I have never been happier to bid the weekend adieu. As in, goodbye weekend…good riddance, can’t wait for Monday. You know Monday, that day we all love to hate? Well, this week, Monday is my new best friend, because it means the weekend is over. I usually look forward to those few uninterrupted days with my husband, but not this week. This week, the time we spent together was torture.
He made me help with the outdoor chores. And while I will readily admit they needed to be done, I can honestly say I wanted nothing to do with them. All things considered, I would have rather been cooking for six. Seriously, why do outdoor chores need to be completed while the sun is directly overhead, beating down like a red hot club, whipping me across every exposed surface of my body? I am pitifully unprepared for a sun outing. I have no natural defenses against the ultraviolet rays. I have light eyes and light skin, and the sun considers me fresh meat, ripe for the taking. I swear, I think the sun lets loose with a loud, “Bwahahahaha” the minute I step foot under a clear blue sky.
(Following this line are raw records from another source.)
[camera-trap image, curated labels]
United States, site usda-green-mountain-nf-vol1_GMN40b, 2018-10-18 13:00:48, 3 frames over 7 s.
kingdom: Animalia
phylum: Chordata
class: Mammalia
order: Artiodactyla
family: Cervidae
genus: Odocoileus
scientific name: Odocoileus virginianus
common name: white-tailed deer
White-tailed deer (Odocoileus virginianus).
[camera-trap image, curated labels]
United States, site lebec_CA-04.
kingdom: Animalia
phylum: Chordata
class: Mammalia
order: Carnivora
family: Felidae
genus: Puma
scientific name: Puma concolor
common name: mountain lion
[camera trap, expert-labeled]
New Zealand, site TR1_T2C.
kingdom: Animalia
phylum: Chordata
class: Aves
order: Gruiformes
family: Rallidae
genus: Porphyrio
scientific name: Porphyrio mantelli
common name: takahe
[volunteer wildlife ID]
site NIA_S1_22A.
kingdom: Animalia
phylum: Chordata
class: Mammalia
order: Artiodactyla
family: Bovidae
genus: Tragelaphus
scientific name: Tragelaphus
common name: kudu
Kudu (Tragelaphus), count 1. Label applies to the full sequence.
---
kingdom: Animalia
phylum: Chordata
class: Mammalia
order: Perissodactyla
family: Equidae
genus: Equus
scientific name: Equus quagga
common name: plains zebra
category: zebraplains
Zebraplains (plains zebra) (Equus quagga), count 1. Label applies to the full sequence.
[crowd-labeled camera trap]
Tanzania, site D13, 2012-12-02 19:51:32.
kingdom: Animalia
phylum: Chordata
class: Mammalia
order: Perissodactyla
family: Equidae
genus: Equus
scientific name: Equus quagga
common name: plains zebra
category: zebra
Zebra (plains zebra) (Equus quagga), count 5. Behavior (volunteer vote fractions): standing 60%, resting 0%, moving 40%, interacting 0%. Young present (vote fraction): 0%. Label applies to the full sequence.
I am only slightly exaggerating. I have been known to get sunburned in a dark movie theater…that is how easily I burn. So what on earth was my husband thinking when he dragged me out of the house, kicking and screaming…begging to be set free to climb back into the safety of my coffin? Ok I was just kidding that time I don’t sleep in a coffin. But you get the picture, right?
And ok, so I wasn’t gracious about it. I whined about the heat, complained about my skin igniting under a cloudless sky, cried about my need for cold water and air conditioning. I apparently whimpered over and over again that I would die if I had to stay outside another minute. Even my son looked me in the face and said, “Mom, you won’t die…get a grip. It’s just daylight.”
I didn’t die, but I think I may have come really close.
And when my husband discovered I wasn’t sweating, because despite popular opinion I don’t really sweat (which is apparently really bad), he was actually a little worried and sent me inside for water and shade. I imagined him comparing me to some delicate flower, but to my surprise he told me I wasn’t dainty, or prissy, or any other such adjectives. I guess I’m just a northern girl…and northern girls have no business out in that hot southern sun.
Or maybe I’ve watched a just few too many vampire movies.